Assume packed for homework, tests.
Some useful notation:
- t(R), number of tuples in relation R
- b(R), number of blocks needed to store R
- bf(R), number of tuples of R per block, called the blocking factor of R
- If R is packed, then b(R) = t(R) / bf(R)
If the Student relation has blocksize of 4000 bytes, and there are t(Student)=10,000 student records each 200 bytes long, then bf(Student)=20 records fit per block (4000/200).
We need 10000/20 or b(Student)=500 blocks to hold this file in packed form.
For the query and optimized version, let's assume the following sizes:
b(Student) = 500, t(Student) = 10000
b(Enroll) = 1250, t(Enroll) = 250,000
(average of 25 enrolled classes per student, 40-50 complete a 4 year degree), 250000 * 20 bytes / 4000 = 1250
b(Class) = 125, t(Class) = 1000 , 1000* 500 bytes / 4000 = 125
A join requires roughly the product of the block counts.
Student Enroll = 500*1250 blocks = 625,000 block accesses to do this join.
The result set, however, would be 10,000 students * 25 classes * 220 bytes /4000= 13,750 blocks, possibly written somewhere.
(Student Enroll) Class = 13,750 * 125 blocks = 1,718,750 block accesses.
Result set should be same number of tuples 250,000 * 720 bytes / 4000 = 45,000 blocks
Now read the 45,000 blocks to select the Math majors (~ 400?) --> result set is 400*720 / 4000 = 72 blocks.
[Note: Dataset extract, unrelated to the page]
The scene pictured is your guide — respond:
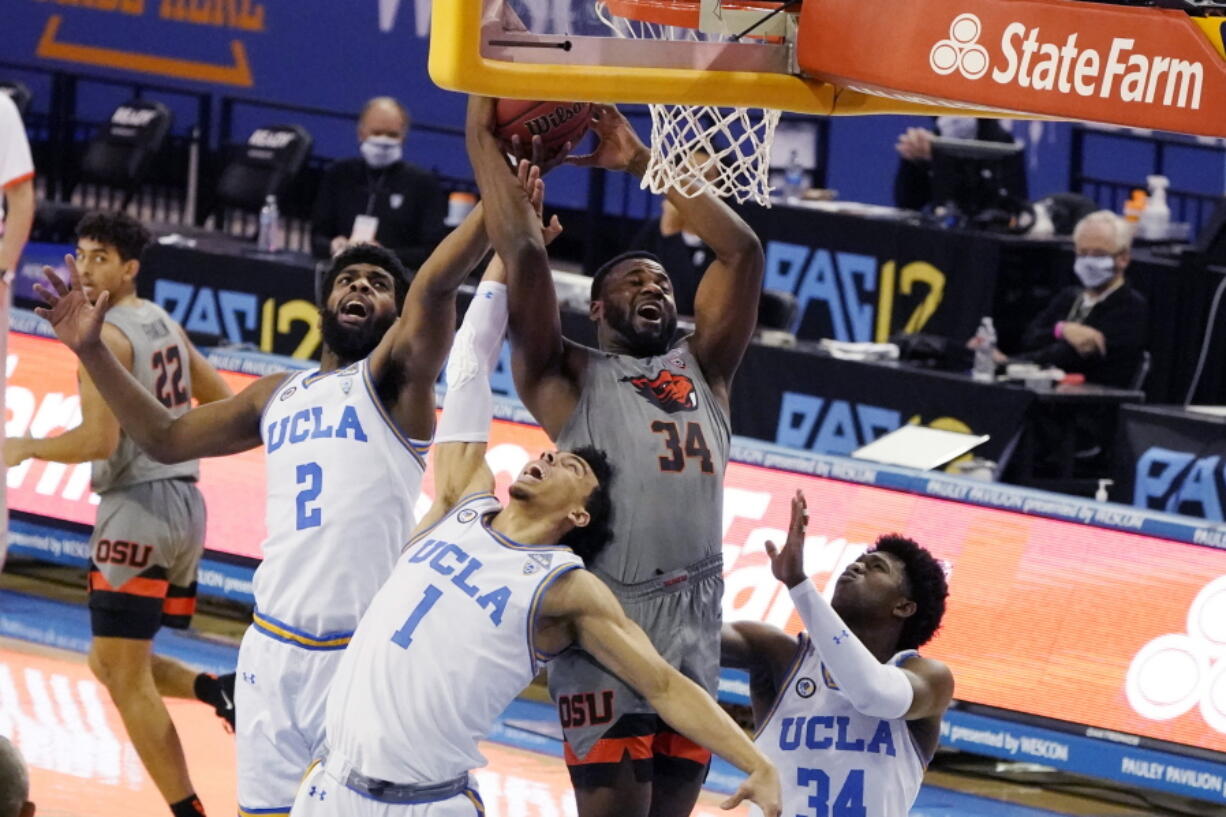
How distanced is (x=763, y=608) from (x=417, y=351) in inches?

Re-read for projection.
Total reading of 625,000 + 1,718,750 + 45,000 = 2,388,750 blocks
Student select Math majors, read 500 blocks → 400*200 bytes/ 4000 or 20 blocks written.
Join (MathStudents Enroll) = 20 * 1250 = 25000 blocks accessed→result is 400 * 25 *220 /4000 = 550 blocks written.
Join with Class = 550 * 125 = 68,750 block aecesses→result set is 400 * 720 / 4000 = 72 blocks, then the projection
500 + 25000 + 68,750 = 94,250 blocks read prior to projection
Prior to joins, use select and maybe projects to reduce the amount of blocks that need to participate in the join.